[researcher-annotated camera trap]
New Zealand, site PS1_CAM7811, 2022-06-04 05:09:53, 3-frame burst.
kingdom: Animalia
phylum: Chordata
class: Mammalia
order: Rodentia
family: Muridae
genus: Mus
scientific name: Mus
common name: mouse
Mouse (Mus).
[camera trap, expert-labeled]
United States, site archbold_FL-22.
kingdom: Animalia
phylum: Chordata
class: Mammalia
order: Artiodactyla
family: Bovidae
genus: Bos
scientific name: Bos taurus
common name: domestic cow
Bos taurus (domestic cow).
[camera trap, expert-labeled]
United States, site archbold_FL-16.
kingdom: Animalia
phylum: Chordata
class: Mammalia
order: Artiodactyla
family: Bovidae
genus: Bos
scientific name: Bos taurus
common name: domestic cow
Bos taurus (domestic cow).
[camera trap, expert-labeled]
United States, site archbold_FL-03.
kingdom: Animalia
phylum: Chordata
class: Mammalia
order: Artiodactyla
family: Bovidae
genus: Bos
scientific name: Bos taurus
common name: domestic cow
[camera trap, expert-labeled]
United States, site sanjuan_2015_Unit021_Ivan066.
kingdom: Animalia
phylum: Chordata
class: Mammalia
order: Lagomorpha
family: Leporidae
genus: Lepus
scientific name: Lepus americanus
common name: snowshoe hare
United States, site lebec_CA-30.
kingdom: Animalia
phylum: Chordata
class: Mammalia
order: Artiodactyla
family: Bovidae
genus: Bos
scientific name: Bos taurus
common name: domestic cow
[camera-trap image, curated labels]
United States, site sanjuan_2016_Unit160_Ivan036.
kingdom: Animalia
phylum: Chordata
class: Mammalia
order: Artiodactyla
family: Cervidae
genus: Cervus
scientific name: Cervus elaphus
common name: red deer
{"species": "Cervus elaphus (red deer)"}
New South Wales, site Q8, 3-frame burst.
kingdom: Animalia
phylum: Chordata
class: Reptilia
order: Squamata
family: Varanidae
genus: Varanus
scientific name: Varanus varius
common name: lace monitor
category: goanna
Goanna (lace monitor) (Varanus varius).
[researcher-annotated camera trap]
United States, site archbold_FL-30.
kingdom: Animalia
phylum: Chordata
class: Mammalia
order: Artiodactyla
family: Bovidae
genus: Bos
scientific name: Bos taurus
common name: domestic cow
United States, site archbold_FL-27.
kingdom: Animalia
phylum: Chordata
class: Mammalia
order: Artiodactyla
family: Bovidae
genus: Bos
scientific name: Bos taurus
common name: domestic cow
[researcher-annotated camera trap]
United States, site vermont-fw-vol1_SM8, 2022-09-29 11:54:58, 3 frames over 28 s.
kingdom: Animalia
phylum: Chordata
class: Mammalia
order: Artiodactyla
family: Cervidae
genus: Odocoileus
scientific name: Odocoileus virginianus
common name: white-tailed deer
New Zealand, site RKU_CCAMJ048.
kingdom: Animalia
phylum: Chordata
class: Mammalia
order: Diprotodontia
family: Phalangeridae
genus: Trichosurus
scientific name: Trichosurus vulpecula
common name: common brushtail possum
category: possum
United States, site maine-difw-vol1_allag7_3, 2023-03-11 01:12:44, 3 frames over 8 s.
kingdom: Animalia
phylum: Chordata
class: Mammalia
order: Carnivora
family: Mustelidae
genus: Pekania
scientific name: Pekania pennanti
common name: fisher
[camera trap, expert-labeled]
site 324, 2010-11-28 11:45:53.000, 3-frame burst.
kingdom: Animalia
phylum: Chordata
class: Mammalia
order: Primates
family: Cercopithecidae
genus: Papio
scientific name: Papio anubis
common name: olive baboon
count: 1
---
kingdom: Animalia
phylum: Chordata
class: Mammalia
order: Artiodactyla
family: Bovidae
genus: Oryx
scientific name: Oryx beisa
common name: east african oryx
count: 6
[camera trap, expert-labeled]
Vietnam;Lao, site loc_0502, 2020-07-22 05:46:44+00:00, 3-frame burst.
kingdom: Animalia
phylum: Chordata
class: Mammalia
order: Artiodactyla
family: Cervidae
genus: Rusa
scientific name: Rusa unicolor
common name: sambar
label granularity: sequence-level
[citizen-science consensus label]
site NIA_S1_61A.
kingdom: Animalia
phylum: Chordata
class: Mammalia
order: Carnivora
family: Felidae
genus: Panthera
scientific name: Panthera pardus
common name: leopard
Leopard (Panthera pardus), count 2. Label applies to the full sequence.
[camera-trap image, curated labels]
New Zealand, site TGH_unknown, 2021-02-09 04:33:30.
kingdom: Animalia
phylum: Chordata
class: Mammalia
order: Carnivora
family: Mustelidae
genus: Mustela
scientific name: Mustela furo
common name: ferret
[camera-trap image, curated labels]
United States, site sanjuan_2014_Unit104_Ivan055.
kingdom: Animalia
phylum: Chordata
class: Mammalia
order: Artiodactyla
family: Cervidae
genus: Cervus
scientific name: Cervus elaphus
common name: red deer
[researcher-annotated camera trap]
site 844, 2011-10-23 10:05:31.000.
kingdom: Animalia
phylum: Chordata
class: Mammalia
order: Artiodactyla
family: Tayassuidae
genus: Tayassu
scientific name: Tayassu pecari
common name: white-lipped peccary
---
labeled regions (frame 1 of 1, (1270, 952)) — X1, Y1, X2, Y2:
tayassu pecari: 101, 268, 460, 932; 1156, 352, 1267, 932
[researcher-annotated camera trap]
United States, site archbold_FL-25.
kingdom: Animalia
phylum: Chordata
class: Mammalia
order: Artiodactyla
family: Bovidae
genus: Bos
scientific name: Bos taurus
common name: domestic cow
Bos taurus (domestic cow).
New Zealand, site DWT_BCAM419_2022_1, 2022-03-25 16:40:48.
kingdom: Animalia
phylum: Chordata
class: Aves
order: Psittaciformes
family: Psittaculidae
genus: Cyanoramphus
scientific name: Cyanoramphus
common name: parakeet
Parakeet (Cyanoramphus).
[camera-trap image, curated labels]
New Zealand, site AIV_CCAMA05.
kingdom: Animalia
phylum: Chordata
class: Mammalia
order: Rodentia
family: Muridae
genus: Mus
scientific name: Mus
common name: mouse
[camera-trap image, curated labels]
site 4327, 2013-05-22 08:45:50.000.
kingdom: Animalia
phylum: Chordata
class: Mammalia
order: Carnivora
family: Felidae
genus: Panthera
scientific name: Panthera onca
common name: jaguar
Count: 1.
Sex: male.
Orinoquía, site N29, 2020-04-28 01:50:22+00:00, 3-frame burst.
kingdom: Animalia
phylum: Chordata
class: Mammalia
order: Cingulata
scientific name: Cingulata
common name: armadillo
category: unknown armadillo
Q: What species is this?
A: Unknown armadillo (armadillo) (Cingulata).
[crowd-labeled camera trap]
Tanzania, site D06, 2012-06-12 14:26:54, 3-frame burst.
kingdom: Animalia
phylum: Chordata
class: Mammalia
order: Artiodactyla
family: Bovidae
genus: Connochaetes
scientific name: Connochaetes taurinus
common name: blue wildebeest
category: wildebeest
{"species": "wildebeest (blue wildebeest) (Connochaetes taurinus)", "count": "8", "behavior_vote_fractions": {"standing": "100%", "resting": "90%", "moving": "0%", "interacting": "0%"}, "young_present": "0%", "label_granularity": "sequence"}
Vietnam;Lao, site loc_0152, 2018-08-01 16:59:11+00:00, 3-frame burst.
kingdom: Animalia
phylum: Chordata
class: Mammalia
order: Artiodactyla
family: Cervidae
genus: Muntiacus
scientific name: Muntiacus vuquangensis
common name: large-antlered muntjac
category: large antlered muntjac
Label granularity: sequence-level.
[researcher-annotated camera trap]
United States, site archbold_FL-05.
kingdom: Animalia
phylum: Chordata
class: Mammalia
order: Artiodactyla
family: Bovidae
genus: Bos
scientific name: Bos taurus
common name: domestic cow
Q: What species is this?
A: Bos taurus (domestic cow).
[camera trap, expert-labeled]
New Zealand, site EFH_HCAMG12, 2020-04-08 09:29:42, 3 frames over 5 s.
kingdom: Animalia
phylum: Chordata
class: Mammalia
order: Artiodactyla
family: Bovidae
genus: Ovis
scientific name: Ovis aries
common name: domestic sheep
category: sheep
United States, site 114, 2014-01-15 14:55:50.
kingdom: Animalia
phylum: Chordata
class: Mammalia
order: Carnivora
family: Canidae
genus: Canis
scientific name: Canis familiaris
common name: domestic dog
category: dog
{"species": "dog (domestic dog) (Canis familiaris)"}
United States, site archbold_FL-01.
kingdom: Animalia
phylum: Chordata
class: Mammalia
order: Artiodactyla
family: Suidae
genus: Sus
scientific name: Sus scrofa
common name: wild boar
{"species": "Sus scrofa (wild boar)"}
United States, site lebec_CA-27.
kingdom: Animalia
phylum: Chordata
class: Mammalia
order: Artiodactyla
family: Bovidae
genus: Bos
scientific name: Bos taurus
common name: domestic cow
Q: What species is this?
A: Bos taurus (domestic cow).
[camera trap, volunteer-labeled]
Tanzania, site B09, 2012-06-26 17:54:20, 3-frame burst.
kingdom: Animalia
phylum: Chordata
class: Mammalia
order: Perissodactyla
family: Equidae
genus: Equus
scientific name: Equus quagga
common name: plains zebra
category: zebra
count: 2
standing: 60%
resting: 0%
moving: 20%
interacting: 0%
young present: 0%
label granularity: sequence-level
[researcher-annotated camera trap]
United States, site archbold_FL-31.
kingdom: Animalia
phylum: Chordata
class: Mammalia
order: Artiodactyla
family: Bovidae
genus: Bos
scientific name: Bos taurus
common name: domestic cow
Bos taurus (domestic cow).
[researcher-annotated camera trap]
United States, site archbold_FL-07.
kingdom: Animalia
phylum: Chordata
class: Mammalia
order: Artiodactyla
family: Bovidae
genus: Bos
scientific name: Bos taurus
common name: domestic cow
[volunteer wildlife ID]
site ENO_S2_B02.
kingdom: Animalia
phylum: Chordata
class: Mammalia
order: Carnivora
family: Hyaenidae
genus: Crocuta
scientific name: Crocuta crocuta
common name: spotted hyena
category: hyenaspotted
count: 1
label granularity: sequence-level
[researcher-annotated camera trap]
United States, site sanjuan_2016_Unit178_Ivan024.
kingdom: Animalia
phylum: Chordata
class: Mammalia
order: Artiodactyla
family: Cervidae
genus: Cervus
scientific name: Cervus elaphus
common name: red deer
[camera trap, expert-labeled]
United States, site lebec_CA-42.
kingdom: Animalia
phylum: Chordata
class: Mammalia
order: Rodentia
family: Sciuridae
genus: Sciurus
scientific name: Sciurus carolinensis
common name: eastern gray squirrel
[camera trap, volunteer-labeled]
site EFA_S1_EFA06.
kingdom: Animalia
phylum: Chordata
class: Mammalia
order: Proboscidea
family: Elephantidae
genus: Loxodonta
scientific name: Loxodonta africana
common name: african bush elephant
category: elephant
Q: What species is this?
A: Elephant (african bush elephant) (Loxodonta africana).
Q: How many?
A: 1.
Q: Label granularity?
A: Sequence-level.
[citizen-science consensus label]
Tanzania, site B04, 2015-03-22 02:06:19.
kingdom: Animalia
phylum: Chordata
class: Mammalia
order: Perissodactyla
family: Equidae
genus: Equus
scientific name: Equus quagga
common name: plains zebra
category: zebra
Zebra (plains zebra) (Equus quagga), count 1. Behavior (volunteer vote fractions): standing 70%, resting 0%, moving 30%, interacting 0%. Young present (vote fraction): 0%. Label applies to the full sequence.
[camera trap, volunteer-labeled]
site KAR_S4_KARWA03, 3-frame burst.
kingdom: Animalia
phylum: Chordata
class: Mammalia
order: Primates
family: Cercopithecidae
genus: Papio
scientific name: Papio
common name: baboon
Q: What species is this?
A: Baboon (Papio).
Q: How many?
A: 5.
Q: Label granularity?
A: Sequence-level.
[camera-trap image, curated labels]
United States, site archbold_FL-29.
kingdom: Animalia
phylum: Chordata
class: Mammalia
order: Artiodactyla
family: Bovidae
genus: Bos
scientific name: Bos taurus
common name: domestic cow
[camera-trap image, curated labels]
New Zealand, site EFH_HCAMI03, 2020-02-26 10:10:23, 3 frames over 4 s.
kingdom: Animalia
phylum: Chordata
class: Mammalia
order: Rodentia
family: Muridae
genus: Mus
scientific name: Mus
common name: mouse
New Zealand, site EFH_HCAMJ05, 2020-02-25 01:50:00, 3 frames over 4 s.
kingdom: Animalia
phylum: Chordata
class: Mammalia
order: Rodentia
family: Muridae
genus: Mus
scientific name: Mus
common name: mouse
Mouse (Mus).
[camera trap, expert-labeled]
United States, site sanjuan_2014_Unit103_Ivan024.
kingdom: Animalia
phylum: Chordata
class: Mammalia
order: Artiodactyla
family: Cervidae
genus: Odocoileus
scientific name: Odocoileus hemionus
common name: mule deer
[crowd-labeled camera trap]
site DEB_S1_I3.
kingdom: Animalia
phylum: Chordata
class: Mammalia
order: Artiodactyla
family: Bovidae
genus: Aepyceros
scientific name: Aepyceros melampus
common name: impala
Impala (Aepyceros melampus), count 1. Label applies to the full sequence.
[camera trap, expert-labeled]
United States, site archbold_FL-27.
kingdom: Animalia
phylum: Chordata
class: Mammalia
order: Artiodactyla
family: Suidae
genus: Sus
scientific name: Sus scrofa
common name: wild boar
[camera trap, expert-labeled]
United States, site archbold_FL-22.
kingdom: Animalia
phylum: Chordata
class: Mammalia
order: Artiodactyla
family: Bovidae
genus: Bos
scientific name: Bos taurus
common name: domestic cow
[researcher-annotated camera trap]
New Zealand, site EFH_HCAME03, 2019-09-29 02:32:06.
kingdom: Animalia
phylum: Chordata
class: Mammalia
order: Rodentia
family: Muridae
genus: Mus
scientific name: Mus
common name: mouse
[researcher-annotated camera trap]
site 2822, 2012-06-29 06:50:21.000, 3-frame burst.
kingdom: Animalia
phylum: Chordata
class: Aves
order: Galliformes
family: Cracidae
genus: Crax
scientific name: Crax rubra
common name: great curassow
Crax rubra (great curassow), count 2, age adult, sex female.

## Task requirements
Each line above that contains the word "taurinus" should be copied.

## Solution to the problem
scientific name: Connochaetes taurinus
{"species": "wildebeest (blue wildebeest) (Connochaetes taurinus)", "count": "8", "behavior_vote_fractions": {"standing": "100%", "resting": "90%", "moving": "0%", "interacting": "0%"}, "young_present": "0%", "label_granularity": "sequence"}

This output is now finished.